確か藤井風さんの歌もこの言葉をタイトルに使っていましたね。
あ、
別にね、今回はおじさんが言葉の乱れを説教してやろうと腕まくりしているっていう訳じゃないんですよ。もし「やば」って言葉のユーザーだったり、この言葉に対して敵愾心みたいなものを抱かれている方はまぁ肩の力を抜いてください。
なんて言いながらねいきなりひっくり返すと、やっぱりこっちもおじさんですから、というよりは元々こういう軽い言葉が苦手な性質を持っているものでして「やば」って言ってる人を見るとテメーコノヤロー状態だった訳ですよ。
正直なところ「やば」に対する始まりはそんなもんです。
でも、考えてみると「やば」って言葉に似たものって少し前だと
「うける」
がそれに当たったわけです。
そういえば最近あんまり「うける」って言ってる人見かけなくなった気がしますけど、これは気のせいなのか単純におじさんが若い人の会話を電車の中でアクシデント的に聞いてしまっているくらいでしか出会わないからなのかは分からないです。(盗み聞きではないですからね)
余談ですが北京オリンピック日本代表のサッカー選手のカレンロバートさんが自身のブログで合いの手のような形で「うける」って使っていたんですよね。私より少し世代が下の人たちも使っていた言葉なのかな。まぁいいや。
でね。
結局のところ「やば」も「うける」も変わらんわけですよ。
変だとは思いますよ。
だって、本来持つ言葉の意味を考えると「やば」と「うける」はまるっきり違いますからね。
そう。
そうなんです。
「やば」も「うける」も、本来言葉が持つ意味を超えたところで汎用的に使われているということがポイントなんですよ。

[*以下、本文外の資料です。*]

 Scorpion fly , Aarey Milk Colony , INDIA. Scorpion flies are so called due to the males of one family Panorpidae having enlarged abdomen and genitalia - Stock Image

流行り言葉を使わない世代だったり、流行り言葉を使う人が鼻に付くようなタイプの方はこれが嫌いなんだと思うんですね。
やばくないことでも「やば」。
うけてないところでも「うける」。
いやいや
ちょっと待てよ
まだ面白いこと言ってねえから
って言いたくなる。
つまりね。
「やば」も「うける」も七並べのジョーカーなんですよ。
本来ね、人は成長するに連れて言葉を覚えていくし、そして相手とのコミュニケーションの中で自分の気持ちを的確に示し、相手のボールを投げ返すうえで語彙が必要になります。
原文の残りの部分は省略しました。